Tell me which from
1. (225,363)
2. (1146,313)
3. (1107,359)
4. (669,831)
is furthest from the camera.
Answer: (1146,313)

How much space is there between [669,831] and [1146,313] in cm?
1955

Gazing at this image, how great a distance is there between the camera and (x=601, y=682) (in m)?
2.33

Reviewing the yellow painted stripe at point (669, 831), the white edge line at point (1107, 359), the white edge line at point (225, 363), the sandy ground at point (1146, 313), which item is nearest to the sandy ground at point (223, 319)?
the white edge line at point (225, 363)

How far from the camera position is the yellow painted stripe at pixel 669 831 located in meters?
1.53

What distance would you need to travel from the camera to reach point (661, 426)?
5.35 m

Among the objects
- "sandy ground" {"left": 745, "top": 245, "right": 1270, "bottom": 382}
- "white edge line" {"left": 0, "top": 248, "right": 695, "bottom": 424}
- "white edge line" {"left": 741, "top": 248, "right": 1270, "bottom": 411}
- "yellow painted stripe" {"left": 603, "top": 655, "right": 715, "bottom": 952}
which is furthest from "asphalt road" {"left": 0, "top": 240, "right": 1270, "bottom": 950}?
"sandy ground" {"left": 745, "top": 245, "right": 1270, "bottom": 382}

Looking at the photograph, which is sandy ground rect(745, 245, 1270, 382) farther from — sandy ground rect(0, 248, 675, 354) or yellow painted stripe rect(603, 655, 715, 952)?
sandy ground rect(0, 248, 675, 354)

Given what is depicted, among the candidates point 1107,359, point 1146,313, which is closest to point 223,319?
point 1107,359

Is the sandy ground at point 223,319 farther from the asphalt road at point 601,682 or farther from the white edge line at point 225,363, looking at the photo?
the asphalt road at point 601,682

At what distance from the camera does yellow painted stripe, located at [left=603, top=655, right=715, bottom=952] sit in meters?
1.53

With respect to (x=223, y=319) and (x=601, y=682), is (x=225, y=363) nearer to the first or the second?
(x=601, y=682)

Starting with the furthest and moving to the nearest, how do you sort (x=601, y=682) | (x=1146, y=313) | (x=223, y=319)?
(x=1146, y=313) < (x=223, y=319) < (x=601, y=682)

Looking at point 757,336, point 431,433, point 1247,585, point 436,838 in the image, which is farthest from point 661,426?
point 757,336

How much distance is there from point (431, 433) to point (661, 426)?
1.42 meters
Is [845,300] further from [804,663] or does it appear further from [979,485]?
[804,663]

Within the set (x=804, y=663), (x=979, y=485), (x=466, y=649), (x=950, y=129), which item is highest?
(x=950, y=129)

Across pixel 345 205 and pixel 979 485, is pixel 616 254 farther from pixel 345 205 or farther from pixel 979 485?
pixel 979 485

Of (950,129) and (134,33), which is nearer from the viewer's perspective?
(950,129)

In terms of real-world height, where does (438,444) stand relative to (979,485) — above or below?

> [AIM]
Using the data above, return each line exactly as written.

> [CORRECT OUTPUT]
Tell me which from
1. (225,363)
2. (1146,313)
3. (1107,359)
4. (669,831)
is furthest from the camera.
Answer: (1146,313)

How much space is there between [669,831] and [1146,313] in cm?
1955

Gazing at this image, how great a distance is there between the camera and (x=601, y=682) (in m)?
2.33

Reviewing the yellow painted stripe at point (669, 831), the white edge line at point (1107, 359), the white edge line at point (225, 363), the sandy ground at point (1146, 313), which item is nearest to the sandy ground at point (223, 319)?
the white edge line at point (225, 363)

How far from the camera position is the yellow painted stripe at pixel 669 831 located in meters?
1.53

What distance would you need to travel from the camera to reach point (661, 426)?
5.35 m

Among the objects
- "sandy ground" {"left": 745, "top": 245, "right": 1270, "bottom": 382}
- "white edge line" {"left": 0, "top": 248, "right": 695, "bottom": 424}
- "white edge line" {"left": 741, "top": 248, "right": 1270, "bottom": 411}
- "yellow painted stripe" {"left": 603, "top": 655, "right": 715, "bottom": 952}
which is furthest from "asphalt road" {"left": 0, "top": 240, "right": 1270, "bottom": 950}?
"sandy ground" {"left": 745, "top": 245, "right": 1270, "bottom": 382}

Looking at the photograph, which is sandy ground rect(745, 245, 1270, 382) farther from — sandy ground rect(0, 248, 675, 354) or yellow painted stripe rect(603, 655, 715, 952)?
sandy ground rect(0, 248, 675, 354)

Given what is depicted, among the candidates point 1107,359, point 1146,313, which is closest to point 223,319?
point 1107,359

Is the sandy ground at point 223,319 farther from the asphalt road at point 601,682 or farther from the white edge line at point 225,363, looking at the photo?
the asphalt road at point 601,682

At what distance from the camera does yellow painted stripe, located at [left=603, top=655, right=715, bottom=952] sit in meters?
1.53

With respect to (x=223, y=319) and (x=601, y=682), is (x=225, y=363) nearer to the first or the second?
(x=601, y=682)

Starting with the furthest and moving to the nearest, how do you sort (x=601, y=682) | (x=1146, y=313) | (x=223, y=319)?
(x=1146, y=313) < (x=223, y=319) < (x=601, y=682)

Looking at point 757,336, point 431,433, point 1247,585, point 436,838 in the image, which is farthest from point 661,426?
point 757,336

How much distance is there from point (431, 433) to point (661, 426)?
1.42 meters
Is [845,300] further from [804,663] or does it appear further from [979,485]?
[804,663]

Within the set (x=804, y=663), (x=979, y=485), (x=466, y=649), (x=950, y=129), which item is highest?
(x=950, y=129)

Across pixel 345 205 and pixel 979 485, is pixel 616 254 farther from pixel 345 205 or farther from pixel 979 485?
pixel 979 485

Of (950,129) and (134,33), which is nearer from the viewer's perspective?
(950,129)

In terms of real-world height, where does (438,444) stand relative to (979,485) — above or below?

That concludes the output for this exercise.